Зверь лютый. Книга 24. Гоньба (СИ)
Выразительно. Экспрессивно. Очень органично. Целый этюд по теме: «Святой праведник изгоняет беса мерзопакостного». Артикуляция хорошая, жестикуляция строго выдержана. Никакой суетни и мелкой ненужной моторики. Чувствуется вековечная школа актёрского мастерства.
Только, дядя, меня сама святая Евфросиния Полоцкая полным проклятием от царя Давида проклинала. Прямо в церкви, на ступенях перед алтарём. Вот у той бабушки-праведницы не наигрыш — вера искренняя из ноздрей паром шибала.
— Не ори, дурашка. Что ты можешь сделать мне, Елизарий? Великую анафему провозгласишь? Оно тебе — не по зубам. Ни по чину, ни по делу. Ибо анафему провозглашает собор. Но не поп бездельный. На ересиархов, а не на князей земных. Где ж ты учился, Елизарий, в каком сортире Апостольские правила восприял? Малой анафемой мне грозишь? Так ведь поздно уже! Ведь уж два года, с боя на «божьем поле» против врага-нурмана епитимья на мне. Лишён я святых Таин, молитв и духовного общения верных. Чем ещё испугаешь, поп? Интердиктом? Закрытием церквей, запретом служб для людей моих? Да кто ты, чтобы таким пугать? Разве ты епископ в землях моих? Я — не-Русь! И власти твой — сорок вёрст и край.
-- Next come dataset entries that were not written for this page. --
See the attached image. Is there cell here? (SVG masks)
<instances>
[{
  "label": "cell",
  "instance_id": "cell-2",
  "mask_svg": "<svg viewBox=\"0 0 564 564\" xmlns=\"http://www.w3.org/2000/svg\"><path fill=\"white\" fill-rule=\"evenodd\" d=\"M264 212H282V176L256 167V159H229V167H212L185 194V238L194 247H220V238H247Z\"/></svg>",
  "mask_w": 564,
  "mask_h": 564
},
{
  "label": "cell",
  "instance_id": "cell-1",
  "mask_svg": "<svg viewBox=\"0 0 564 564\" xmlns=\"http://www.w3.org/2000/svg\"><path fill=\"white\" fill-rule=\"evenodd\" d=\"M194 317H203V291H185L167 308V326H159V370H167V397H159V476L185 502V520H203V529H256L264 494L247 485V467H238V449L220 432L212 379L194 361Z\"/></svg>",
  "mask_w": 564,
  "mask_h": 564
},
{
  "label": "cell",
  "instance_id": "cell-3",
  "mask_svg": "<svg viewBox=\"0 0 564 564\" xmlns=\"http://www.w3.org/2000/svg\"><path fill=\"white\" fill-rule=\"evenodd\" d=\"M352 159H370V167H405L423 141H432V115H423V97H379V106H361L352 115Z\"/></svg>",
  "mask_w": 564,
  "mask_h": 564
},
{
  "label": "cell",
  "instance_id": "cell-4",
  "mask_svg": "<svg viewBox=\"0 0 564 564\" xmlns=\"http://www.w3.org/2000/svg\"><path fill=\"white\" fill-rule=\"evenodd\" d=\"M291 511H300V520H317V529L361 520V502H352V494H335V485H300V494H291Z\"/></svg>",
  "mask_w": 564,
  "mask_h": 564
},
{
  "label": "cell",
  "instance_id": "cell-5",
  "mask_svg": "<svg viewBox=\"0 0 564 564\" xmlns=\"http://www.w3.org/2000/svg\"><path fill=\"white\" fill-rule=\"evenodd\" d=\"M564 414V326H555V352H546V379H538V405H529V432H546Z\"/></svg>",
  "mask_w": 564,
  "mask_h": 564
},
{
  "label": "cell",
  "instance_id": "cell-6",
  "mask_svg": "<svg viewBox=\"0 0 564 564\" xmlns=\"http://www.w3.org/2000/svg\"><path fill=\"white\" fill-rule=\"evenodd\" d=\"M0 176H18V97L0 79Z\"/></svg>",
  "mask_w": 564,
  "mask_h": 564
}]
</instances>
Стрелка — не епархия Черниговская. И лезть туда — преступление. Я-то велю просто палками бить, а вот иерархи — полной мерой взыщут. Чтобы не лазал лис в чужой курятник. Что надуваешься, попище? Нечем тебя меня взять! Душу мою Сатане вручишь? Так начинай, призывай сюда Князя Тьмы! Иерей православный. И изойдёшь ты дымом и смрадом. Вместо с господином своим хвостатым. От Покрова Богородицы, от дома её, что вон, за забором стоит.
— Имать его! Бейте!
«Теологией» не вышло — перешли к «физике». Елизарий вопит, несколько человек кидается по жесту его ко мне. И — останавливаются. Как-то… пара их только. А остальные — стоят. Один там с крыльца ломанулся, да Илья не глядя руку поперёк отвёл. И Иона — глянул мельком и вновь корыта свои разглядывает. Будто вопли наместника епископского — так, шум бездельный.
Постояли. Посмотрели.
За спиной, слышу, смешок. Молодёжь от забора что-то забавное углядела.
Елизарий воздуха набрал, оглядел вокруг… выругался под нос и резвенько к воротам. Они ж в церковь собрались, службу служить.
Виноват, не промолчал, крикнул в догонку:
— Эй, поп! Ты б хоть облачение переменил! Мокрое же! Пол закапаешь — скрипеть будет. Попортишь церковку. Водицей колодезной с одежды. Или — не только водицей?
Народ хохотнул, поп припустил. С ним ещё пара-тройка, а остальные стоят.
Такое… неудобное положение. И надо бы им в церковь идти, вечерю стоять, и как-то попа проповеди после этой ссоры слушать…
— Вот, люди муромские, сами — видели, сами — слышали. Елизарий-поп к делу не годен. Смирению христианскому — не обучен. Решать — вам. Земля — ваша, церкви — ваши, вам его слушать. Ему души свои вручать, ему исповеди нести, его благословение получать. Как вы с этим… сами решайте. А я вижу, что мне с ним каши не сварить. Так что, Иона, принимай округу. А «нет» — так «нет». Тогда велю всё построенное — сжечь, всё выкопанное — закопать. Будет в Муроме дурак в наместниках — не будет в Муроме училища духовного. Думайте. Решать — вам.
Подхватил Трифену, своим кивнул да и пошёл. Работы на стройке велел остановить, работников — отпустить, барка под берегом стоит — разгрузку прекратить.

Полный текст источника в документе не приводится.